Abstract
Introduction
Generative AI shows strong potential for data augmentation and privacy-preserving data sharing [1,2]. Recent methods can generate realistic 3D images [3]. However, cardiac cine MRI (CMR) is inherently 4D (3D+t), requiring models to capture both spatial structure and temporal dynamics. The high computational demands of modeling full 4D data make direct generation particularly challenging. Existing methods typically generate 2D slices or frames independently via latent interpolation [4], segmentation conditioning [5], or by adding attention modules to model spatial and temporal relations post hoc [6]. However, relying on independently encoded slices can limit global context integration, leading to spatiotemporal discontinuities.
Purpose
We propose a 4D generative framework that synthesizes full 4D CMR in a single pass without slice/frame-wise generation (Fig. 1).
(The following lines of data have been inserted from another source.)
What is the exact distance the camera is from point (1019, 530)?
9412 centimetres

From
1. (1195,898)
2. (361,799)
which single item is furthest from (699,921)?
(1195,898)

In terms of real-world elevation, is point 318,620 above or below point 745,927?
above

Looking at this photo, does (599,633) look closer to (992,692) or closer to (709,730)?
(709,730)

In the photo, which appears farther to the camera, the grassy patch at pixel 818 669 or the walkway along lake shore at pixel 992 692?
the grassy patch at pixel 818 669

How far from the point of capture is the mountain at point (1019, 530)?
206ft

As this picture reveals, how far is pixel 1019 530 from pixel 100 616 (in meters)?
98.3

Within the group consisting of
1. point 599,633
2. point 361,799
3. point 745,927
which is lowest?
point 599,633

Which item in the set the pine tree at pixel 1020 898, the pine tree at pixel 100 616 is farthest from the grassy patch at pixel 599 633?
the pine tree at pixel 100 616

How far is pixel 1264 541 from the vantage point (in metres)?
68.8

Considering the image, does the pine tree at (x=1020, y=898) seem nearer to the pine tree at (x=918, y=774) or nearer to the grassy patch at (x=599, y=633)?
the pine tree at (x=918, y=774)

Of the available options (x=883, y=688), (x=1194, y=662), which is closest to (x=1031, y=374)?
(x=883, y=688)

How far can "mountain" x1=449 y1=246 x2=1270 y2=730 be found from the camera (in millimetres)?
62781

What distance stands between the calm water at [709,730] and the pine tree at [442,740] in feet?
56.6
It preserves global anatomy and temporal coherence by leveraging a compact spatiotemporal vector-quantized variational autoencoder (VQ-VAE) on 2D+t slices and training a latent diffusion model on 3D+t volumes.
Methods
We used short-axis cine CMR data from the ACDC [7] and M&M2 datasets [8], with 390 training and 108 test volumes. Images were resampled to 1×1 mm in-plane resolution, 10 mm slice thickness, and 32 temporal frames (via cyclic repetition). Our framework combines a compact 3D VQ-VAE to project data into a lower dimensional latent space and a diffusion model operating in that space. The autoencoder was trained on individual slices using H×W×T crops of size 384×384×32, with perceptual, adversarial, entropy, and codebook normalization losses to ensure fidelity and efficient latent use. For diffusion training, latent representations of six consecutive slices were stacked along the feature dimension to form 3D+t inputs (48×H/4×W/4×T/4). The model was trained with Huber loss. At inference, a full 4D latent volume was synthesized in one pass and decoded depthwise to reconstruct cine CMR.
Results
Spatial realism was evaluated using Fréchet Inception Distance (FID) across depth. For each depth slice, features were extracted over time using a pre-trained 2D network [9]. Real-to-real comparisons gave a mean FID of 0.29 ± 0.06, while synthetic-to-real scored 1.67 ± 0.24. To assess temporal consistency, we segmented the left ventricle across the cardiac cycle [10], confirming that synthesized volumes exhibit realistic cardiac cycle dynamics (Fig. 2).
Conclusion
We present a generative model that synthesizes full 4D cine CMR in a single pass using latent diffusion, avoiding slice/frame-wise generation and ensuring high spatial and temporal consistency. Our approach leverages a spatiotemporal autoencoder to directly encode 4D structure into the latent space. Quantitative and qualitative results confirm realism and physiological plausibility. This work establishes a strong foundation for applications in data augmentation and privacy-preserving clinical workflows.